## [ZU BEARBEITENDE AUFGABEN]
**a.** Fasse den Text über Maße und Gewichte in zwei Sätzen zusammen.
**b.** Welche Maßeinheiten nennt der Text über Maße und Gewichte als Beispiele für die vom menschlichen Körper abgeleiteten Einheiten? Zähle alle auf.
**c.** Setze bitte den Text über Maße und Gewichte im Anschluss an seinen letzten Satz fort.

## [SEITENAUSZUG]
Verbraucherschutz im Mittelalter: Einheitliche Maße sorgen für einen fairen Handel, verhindern Streit und sorgen für Qualität in Wissenschaft und Technik. Von daher war es ein riesiger Fortschritt, dass 18 Staaten am Dienstag vor 150 Jahren, am 20. Mai 1875, in Paris international gültige Standards für Maß und Gewicht vereinbarten. Zum ersten Mal wurden der Meter und das Kilogramm genau definiert. Ein Schritt auf dem Weg zur Globalisierung.
“Du aber hast alles nach Maß, Zahl und Gewicht geordnet.” Das Alte Testament der Bibel bekundet, dass Gott die Welt nach einem genauen Plan geschaffen hat. Den Menschen allerdings sind die göttlichen Maße unbekannt. Sie müssen die Ordnung der Welt aus eigener Kraft entschlüsseln.
Die ältesten Maßeinheiten wurden vom menschlichen Körper abgeleitet. Doch Elle, Fuß, Spann oder Handbreit wurden von Ort zu Ort unterschiedlich definiert. Dass die Römer für ihr gesamtes Reich einheitliche Maße festgelegt hatten, geriet Jahrhunderte lang wieder in Vergessenheit.
Das Recht, Maße und Gewichte festzulegen, war ein wichtiges Herrschaftsinstrument, das sich Territorialherren und Städte nicht gern aus der Hand nehmen ließen. Große Handelsstädte wie Amsterdam, Köln oder Lübeck verfügten im Spätmittelalter oft über mehrere Eichmeister, die für einzelne Maße oder Gewichte zuständig waren.

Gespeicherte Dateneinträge
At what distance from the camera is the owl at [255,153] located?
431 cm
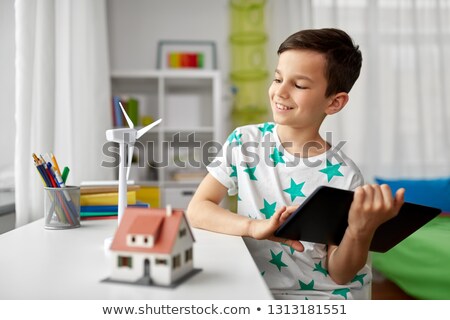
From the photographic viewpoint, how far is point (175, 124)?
354cm

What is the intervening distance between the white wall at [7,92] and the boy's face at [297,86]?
1070mm

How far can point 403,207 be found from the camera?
33.1 inches

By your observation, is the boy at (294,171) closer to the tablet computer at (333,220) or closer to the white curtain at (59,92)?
the tablet computer at (333,220)

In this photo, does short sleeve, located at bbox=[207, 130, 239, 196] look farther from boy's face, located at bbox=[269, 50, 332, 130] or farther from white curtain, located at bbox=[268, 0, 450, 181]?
white curtain, located at bbox=[268, 0, 450, 181]

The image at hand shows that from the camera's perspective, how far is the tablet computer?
781 millimetres

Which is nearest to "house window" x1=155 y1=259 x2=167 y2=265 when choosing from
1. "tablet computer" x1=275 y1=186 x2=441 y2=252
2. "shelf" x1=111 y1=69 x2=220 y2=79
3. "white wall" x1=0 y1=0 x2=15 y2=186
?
"tablet computer" x1=275 y1=186 x2=441 y2=252

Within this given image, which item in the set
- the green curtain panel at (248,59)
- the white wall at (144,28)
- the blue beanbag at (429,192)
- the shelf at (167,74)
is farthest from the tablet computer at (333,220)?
the white wall at (144,28)

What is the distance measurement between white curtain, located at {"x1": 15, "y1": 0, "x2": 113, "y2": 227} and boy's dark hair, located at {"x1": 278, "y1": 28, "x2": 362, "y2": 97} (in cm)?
90

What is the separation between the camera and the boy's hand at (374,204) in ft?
2.63

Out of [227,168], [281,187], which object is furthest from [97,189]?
[281,187]

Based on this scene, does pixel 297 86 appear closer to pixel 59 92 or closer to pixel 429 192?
pixel 59 92
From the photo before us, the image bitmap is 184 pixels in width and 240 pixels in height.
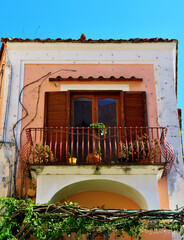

## [NUMMERIERTE ANTWORTEN]
**a.** Am 20. Mai 1875 vereinbarten 18 Staaten in Paris international gültige Standards für Maß und Gewicht, und zum ersten Mal wurden der Meter und das Kilogramm genau definiert. Die ältesten Maßeinheiten waren vom menschlichen Körper abgeleitet und von Ort zu Ort unterschiedlich definiert, und das Recht, Maße und Gewichte festzulegen, war für Territorialherren und Städte ein wichtiges Herrschaftsinstrument.

**b.** Elle, Fuß, Spann, Handbreit

**c.**
“Jede Stadt hatte ihr eigenes Längenmaß, die waren teilweise abgenommen von der Elle des Herrschers”, heißt es bei der Physikalisch-Technischen Bundesanstalt in Braunschweig. Das roch den Urhebern der Französischen Revolution dann doch zu sehr nach Adelsprivilegien: Sie postulierten nach 1789 nicht nur die Gleichheit aller Menschen, sondern auch die Gleichheit der Maße. Handel, Handwerk und Bauwesen in ganz Frankreich sollten durch einheitliche Normen verbessert werden.
Die französische Nationalversammlung beauftragte 1792 zwei Astronomen mit der Berechnung einer Maßeinheit, die fortan als “Meter” bezeichnet wurde. Das neue Längenmaß sollte den zehnmillionsten Teil der Strecke vom Nordpol zum Äquator betragen. 1799 wurde der Nationalversammlung schließlich auf einem Samtkissen der Platinstab präsentiert, der fortan als “Urmeter” galt. Bei dieser Gelegenheit wurde auch gleich das “Urkilogramm” vorgestellt, das in Abhängigkeit vom Meter definiert war.
Die französische Definition von Maß und Gewicht wurde wegweisend. Und so übernahmen 18 Nationen am 20. Mai 1875 bei der Unterzeichnung der internationalen Meterkonvention das französische System. Das metrische Maß galt damit unter anderem auch in Skandinavien, Belgien, Deutschland, Italien, Österreich-Ungarn, Portugal oder Russland sowie südamerikanischen Staaten wie Brasilien, Argentinien, Peru und Venezuela. Zugleich wurde das “Büro für Maße und Gewichte” mit Sitz in Paris gegründet.
14 Jahre später ließ die 1. Generalkonferenz für Maß und Gewicht einen Urmeter aus einer Legierung von 90 Prozent Platin und 10 Prozent Iridium anfertigen. 30 Kopien wurden an die Mitgliedsstaaten verlost – die Mütter aller Längenmaße. In England und Amerika sind zwar nach wie vor noch Foot, Pound und Gallon im Alltag gebräuchlich, aber in der Wissenschaft und im internationalen Handel hat sich das metrische System weitgehend durchgesetzt.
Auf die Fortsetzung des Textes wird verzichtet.